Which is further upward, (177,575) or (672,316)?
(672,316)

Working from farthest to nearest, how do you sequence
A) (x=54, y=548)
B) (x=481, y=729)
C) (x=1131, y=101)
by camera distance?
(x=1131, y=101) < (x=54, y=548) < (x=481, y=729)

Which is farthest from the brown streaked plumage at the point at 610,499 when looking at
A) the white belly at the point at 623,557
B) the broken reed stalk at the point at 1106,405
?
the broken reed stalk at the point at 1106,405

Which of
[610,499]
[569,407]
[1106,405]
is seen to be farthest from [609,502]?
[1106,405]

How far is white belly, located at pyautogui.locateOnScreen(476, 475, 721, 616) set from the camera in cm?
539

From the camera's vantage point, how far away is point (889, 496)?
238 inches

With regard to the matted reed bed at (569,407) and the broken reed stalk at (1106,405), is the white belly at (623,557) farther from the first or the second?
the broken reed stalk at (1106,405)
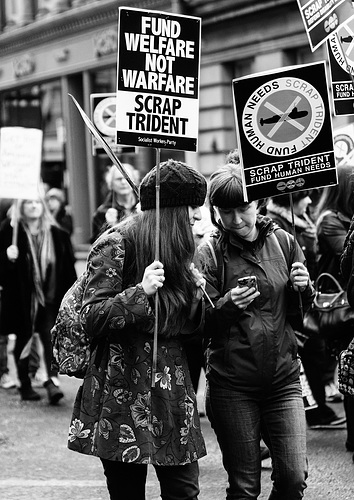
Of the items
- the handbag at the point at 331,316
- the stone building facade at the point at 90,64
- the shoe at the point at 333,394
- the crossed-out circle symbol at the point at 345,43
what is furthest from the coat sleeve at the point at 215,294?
the stone building facade at the point at 90,64

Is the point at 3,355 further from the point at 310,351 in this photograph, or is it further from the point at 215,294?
the point at 215,294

GIVEN EXERCISE.
Reproduce all of the data above with every occurrence of "camera" swapped for "lens", changing nothing else. Leave the pictures out of your answer.

RESULT OF THIS TASK.
Which is further upward, (177,575) or (672,316)?
(672,316)

Working from farthest to nearest, how do you sequence
A) (x=54, y=548)
B) (x=481, y=729)
C) (x=1131, y=101)
by lens distance?
(x=1131, y=101) < (x=54, y=548) < (x=481, y=729)

Which is farthest from the brown streaked plumage at the point at 610,499 when looking at
A) the white belly at the point at 623,557
B) the broken reed stalk at the point at 1106,405
?
the broken reed stalk at the point at 1106,405

Which of
[610,499]
[569,407]
[1106,405]
is seen to be farthest from [609,502]?
[1106,405]

How far is white belly, located at pyautogui.locateOnScreen(476, 475, 721, 616) set from the lens in cm?
539

From the lens's vantage point, how far away is point (889, 496)?
238 inches

With regard to the matted reed bed at (569,407) and the broken reed stalk at (1106,405), is the white belly at (623,557) farther from the first or the second?
the broken reed stalk at (1106,405)
Of the items
- the handbag at the point at 331,316
- the stone building facade at the point at 90,64
- the shoe at the point at 333,394
- the crossed-out circle symbol at the point at 345,43
what is furthest from the coat sleeve at the point at 215,294?
the stone building facade at the point at 90,64

Is the point at 3,355 further from the point at 310,351 in this photograph, or is it further from the point at 215,294?
the point at 215,294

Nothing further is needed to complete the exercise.